Berlin. Unionsfraktionschef Friedrich Merz hält nach der Reichsbürger-Razzia ein AfD-Verbotsverfahren nicht für sinnvoll. Das sagte er dem Fernsehsender "Welt".
"Ich erinnere an das Verbotsverfahren gegen die NPD, das den Bundestag und den Bundesrat jahrelang beschäftigt hat. Das im ersten Durchgang gescheitert ist, vor dem Bundesverfassungsgericht. Und das dann anschließend irgendwann irgendwie erfolgreich war", so Merz. "Und haben wir das Problem gelöst? Es ist eigentlich größer als vorher."
Er halte von solchen Verbotsverfahren gar nichts. "Das ist eine abstrakte Möglichkeit, die nach unserer Verfassung eröffnet ist, aber mit einem förmlichen Verbot einer Partei schaffen Sie doch die Menschen nicht aus dem Land, die einer solchen Partei angehören, ändern Sie doch an deren Gesinnung nichts.
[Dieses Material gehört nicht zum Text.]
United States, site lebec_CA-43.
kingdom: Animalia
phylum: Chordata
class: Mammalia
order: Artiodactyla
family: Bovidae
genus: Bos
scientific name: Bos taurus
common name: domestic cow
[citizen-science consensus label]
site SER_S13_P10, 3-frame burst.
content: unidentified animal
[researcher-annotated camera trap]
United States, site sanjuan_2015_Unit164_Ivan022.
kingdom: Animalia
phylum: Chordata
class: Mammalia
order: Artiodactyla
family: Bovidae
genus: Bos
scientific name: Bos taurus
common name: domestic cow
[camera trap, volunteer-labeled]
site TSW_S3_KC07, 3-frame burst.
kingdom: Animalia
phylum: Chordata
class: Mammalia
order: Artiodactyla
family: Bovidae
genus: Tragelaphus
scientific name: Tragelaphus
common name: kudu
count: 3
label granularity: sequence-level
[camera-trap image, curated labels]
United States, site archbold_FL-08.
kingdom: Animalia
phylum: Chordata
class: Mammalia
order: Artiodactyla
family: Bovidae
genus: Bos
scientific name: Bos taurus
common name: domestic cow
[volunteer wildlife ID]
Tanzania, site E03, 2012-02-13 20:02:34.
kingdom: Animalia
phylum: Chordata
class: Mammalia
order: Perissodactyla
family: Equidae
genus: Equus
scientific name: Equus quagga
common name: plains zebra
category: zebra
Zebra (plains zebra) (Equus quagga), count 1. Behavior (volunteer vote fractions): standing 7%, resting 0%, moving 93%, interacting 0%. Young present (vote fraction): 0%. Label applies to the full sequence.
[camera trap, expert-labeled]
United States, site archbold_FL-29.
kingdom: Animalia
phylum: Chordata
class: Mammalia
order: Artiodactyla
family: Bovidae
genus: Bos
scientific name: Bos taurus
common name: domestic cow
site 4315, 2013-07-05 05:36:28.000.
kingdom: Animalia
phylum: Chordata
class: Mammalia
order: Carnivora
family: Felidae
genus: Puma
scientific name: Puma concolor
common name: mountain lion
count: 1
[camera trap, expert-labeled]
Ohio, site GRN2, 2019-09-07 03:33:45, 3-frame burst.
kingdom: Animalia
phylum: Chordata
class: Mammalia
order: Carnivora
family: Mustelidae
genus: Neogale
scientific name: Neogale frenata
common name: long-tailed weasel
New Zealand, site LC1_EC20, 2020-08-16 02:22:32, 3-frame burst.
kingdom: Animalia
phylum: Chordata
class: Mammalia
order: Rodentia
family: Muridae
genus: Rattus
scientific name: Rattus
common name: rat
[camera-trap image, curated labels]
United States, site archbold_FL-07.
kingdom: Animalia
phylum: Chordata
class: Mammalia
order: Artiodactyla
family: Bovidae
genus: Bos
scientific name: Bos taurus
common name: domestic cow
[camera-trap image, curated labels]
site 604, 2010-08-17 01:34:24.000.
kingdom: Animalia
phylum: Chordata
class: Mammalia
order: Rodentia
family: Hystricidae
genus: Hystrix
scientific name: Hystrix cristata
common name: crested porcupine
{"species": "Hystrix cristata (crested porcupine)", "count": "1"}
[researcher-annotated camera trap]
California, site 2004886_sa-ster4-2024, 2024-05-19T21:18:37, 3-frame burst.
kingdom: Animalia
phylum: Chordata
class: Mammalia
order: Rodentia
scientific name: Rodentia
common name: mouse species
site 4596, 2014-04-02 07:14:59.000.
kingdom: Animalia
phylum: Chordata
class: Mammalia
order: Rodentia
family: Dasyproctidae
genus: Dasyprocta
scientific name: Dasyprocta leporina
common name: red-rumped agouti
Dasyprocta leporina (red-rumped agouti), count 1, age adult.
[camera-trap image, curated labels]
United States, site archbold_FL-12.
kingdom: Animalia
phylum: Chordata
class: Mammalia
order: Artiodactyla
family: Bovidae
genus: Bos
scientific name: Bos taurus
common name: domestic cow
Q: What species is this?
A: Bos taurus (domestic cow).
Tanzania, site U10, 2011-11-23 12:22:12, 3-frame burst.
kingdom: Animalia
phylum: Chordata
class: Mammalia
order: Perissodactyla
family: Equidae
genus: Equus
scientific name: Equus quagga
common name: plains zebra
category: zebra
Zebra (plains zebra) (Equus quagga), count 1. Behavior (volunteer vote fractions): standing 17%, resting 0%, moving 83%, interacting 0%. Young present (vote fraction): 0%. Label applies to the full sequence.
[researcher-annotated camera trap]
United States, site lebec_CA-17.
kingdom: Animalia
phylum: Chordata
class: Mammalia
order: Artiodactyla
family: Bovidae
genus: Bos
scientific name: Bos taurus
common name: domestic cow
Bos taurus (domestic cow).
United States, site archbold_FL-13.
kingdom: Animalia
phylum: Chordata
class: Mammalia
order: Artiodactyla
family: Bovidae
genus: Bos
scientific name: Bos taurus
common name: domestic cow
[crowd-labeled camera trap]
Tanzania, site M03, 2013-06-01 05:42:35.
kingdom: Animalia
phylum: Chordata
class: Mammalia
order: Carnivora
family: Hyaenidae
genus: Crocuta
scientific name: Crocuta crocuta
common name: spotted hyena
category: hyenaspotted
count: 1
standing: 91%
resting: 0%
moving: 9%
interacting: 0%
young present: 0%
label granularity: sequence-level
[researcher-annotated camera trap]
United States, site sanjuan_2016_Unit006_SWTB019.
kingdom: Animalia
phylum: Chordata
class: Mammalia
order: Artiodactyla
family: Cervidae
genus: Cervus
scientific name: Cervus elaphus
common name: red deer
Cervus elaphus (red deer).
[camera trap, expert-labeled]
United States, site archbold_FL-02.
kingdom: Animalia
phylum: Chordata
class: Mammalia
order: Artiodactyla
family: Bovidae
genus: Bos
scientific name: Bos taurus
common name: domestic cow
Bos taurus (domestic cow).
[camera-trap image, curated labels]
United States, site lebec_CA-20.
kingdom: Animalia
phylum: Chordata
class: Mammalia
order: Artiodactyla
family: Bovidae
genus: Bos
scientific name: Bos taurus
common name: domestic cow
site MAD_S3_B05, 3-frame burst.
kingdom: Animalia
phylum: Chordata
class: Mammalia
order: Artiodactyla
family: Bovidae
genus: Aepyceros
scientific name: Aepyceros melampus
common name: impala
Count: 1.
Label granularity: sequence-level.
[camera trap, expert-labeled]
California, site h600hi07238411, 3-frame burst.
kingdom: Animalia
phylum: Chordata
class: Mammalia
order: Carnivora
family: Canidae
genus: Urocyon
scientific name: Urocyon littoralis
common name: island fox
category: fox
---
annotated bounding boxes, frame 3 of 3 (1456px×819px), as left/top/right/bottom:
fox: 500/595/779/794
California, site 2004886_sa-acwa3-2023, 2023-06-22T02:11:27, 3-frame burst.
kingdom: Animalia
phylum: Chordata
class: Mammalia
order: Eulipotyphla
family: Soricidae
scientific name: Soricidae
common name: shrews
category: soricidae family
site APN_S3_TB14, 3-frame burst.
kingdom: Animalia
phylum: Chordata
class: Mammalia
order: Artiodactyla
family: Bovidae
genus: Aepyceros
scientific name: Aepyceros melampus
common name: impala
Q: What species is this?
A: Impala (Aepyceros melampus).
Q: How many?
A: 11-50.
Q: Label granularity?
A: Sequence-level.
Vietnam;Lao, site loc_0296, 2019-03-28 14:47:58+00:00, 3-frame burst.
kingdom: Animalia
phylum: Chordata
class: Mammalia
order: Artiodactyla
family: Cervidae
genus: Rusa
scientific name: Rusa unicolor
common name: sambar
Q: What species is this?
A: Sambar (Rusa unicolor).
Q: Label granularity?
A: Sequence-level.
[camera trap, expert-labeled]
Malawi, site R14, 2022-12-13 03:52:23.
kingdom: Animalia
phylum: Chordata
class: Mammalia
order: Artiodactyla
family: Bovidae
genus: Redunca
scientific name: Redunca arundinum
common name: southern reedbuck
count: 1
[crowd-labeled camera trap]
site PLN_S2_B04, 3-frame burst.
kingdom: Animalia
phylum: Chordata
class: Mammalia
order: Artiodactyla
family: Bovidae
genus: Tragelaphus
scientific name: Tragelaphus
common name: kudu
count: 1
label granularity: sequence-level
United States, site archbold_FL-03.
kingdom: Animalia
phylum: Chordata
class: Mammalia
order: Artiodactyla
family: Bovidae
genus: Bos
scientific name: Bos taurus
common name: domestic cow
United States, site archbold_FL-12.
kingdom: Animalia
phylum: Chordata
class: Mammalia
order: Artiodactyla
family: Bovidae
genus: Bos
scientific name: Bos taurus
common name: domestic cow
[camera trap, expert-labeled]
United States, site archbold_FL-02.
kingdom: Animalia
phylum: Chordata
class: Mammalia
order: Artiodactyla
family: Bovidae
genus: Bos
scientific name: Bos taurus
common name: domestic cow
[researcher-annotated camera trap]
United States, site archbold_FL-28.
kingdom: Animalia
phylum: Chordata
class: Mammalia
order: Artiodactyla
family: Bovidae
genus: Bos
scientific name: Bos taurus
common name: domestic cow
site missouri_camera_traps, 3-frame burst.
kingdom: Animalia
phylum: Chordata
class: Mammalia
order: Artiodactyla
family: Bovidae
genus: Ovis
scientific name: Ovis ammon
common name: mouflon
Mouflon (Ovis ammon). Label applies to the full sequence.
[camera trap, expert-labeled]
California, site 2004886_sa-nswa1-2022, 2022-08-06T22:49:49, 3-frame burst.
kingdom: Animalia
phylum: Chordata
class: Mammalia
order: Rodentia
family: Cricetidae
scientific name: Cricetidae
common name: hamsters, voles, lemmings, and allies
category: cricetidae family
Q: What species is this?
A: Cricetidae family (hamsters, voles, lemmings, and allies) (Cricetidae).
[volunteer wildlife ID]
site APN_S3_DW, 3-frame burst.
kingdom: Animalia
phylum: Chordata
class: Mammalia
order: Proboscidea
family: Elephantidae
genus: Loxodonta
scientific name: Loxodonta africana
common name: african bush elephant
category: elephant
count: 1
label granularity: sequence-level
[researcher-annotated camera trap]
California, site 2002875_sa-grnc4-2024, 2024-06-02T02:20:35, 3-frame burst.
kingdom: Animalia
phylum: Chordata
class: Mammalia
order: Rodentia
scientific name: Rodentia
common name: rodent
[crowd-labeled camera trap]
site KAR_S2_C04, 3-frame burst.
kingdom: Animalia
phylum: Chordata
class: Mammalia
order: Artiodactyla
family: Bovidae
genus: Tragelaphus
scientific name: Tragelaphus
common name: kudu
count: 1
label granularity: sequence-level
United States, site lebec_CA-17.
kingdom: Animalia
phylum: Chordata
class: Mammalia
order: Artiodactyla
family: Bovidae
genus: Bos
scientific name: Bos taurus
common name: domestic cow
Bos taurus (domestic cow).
Die organisieren sich am nächsten Tag neu und sind in einer anderen Partei. Und dann geht das Spiel von vorne los", sagte der CDU-Chef.
Man müsse sich mit den Reichsbürgern politisch auseinandersetzen, nicht juristisch, so Merz. Eine Verschärfung des Waffenrechts kann er sich durchaus vorstellen - allerdings nur, wenn die Waffen der Reichsbürger tatsächlich auf Basis des geltenden Waffenrechts erworben und gehalten wurden. "Wenn sich herausstellen sollte, dass hier Leute aus dieser Szene in den Besitz von Waffen gekommen sind, legal in den Besitz von Waffen gekommen sind, dann muss man das in der Tat überprüfen." Das alleine werde aber nichts nützen, so Merz: "Ich warne uns nur vor dem Irrtum, zu glauben, wenn man diesen Leuten die Waffen abnimmt, hat sich ihre Gesinnung geändert - das ist doch das eigentliche Problem."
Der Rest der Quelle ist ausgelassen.